Post her demise, and in case she has not executed any testamentary document, the property would be divided equally among Class I heirs. Class I heirs of a female dying intestate would be her husband and children. Thus, upon her demise, the property would be divided between her children equally.
She may execute a will, bequeathing the property to any person she wishes. Further, she may also conduct a lifetime transfer of the property such as transfer to a trust for the benefit of her children, or even a direct lifetime gift to one of her children. We recommend she contacts a counsel and prepares a suitable will.

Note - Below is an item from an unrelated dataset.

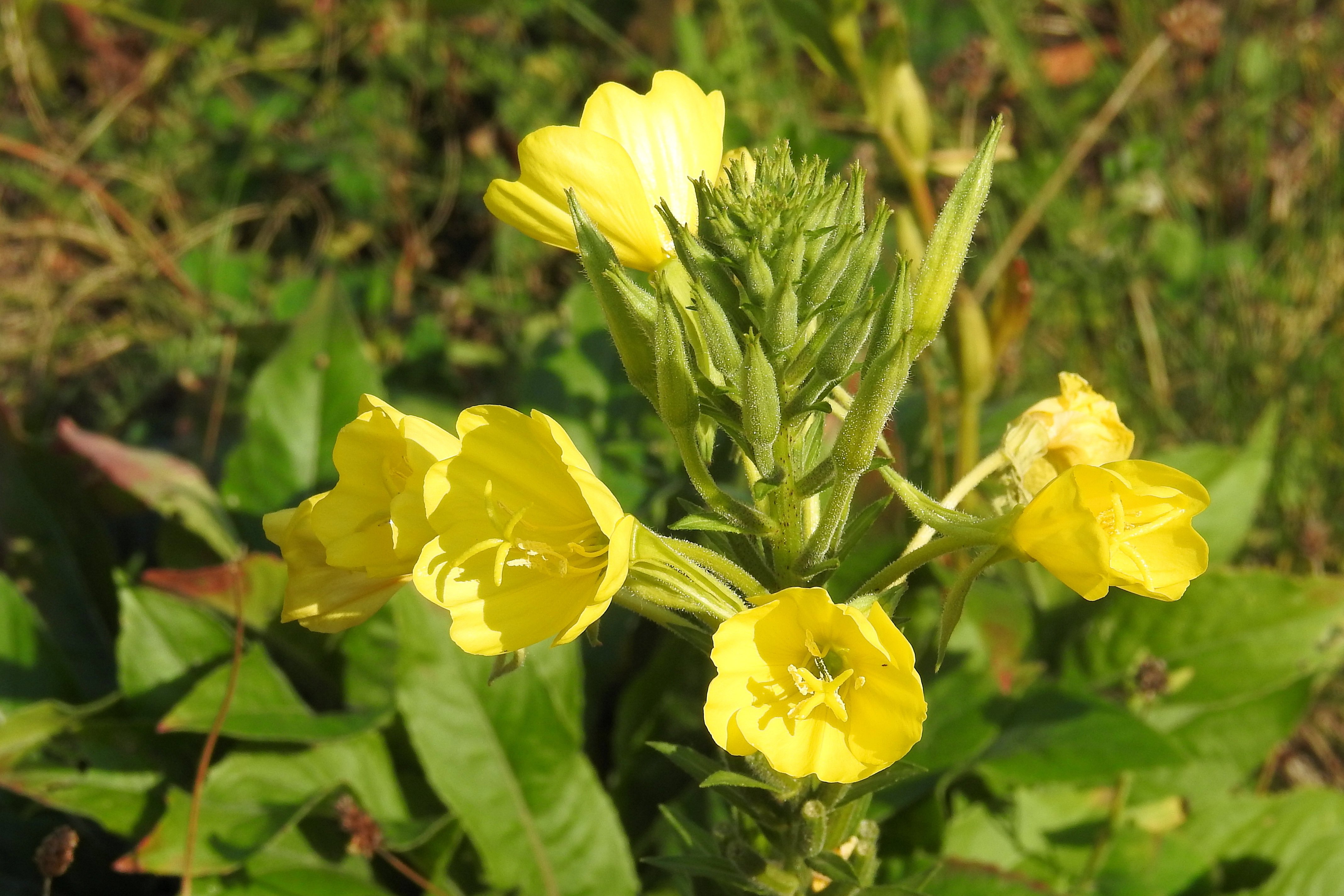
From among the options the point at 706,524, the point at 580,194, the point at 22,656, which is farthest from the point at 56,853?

My grandfather had bought a property and made a house in my mother’s name. My mother’s sister was staying with us and my grandfather in this house. After his death, we found a written will by him on a paper stating that he is giving the property and the house to the sister with my mother’s consent. The will isn’t registered or signed by a witness. Is this document valid as my mother did not agree to what’s written?
—Name withheld on request
Section 63 of the Indian Succession Act (ISA), 1925 lays down the essentials for a valid will. A will can be executed by any person by affixing their signature, which would then need to be signed by two witnesses. It is not mandatory to register a will. Hence, the will executed does not meet the requirements and would not be valid. Hence, this property would be bequeathed in accordance with the intestate succession law.
Accordingly, upon the demise of your grandfather, his property would be divided equally among class I heirs—his wife and children. The property would be divided equally between your mother and her sister. Further, depending on the location of the property and other assets forming part of your grandfather’s estate, his heirs may file for letters of administration or succession certificate, as may be required to inherit the said assets.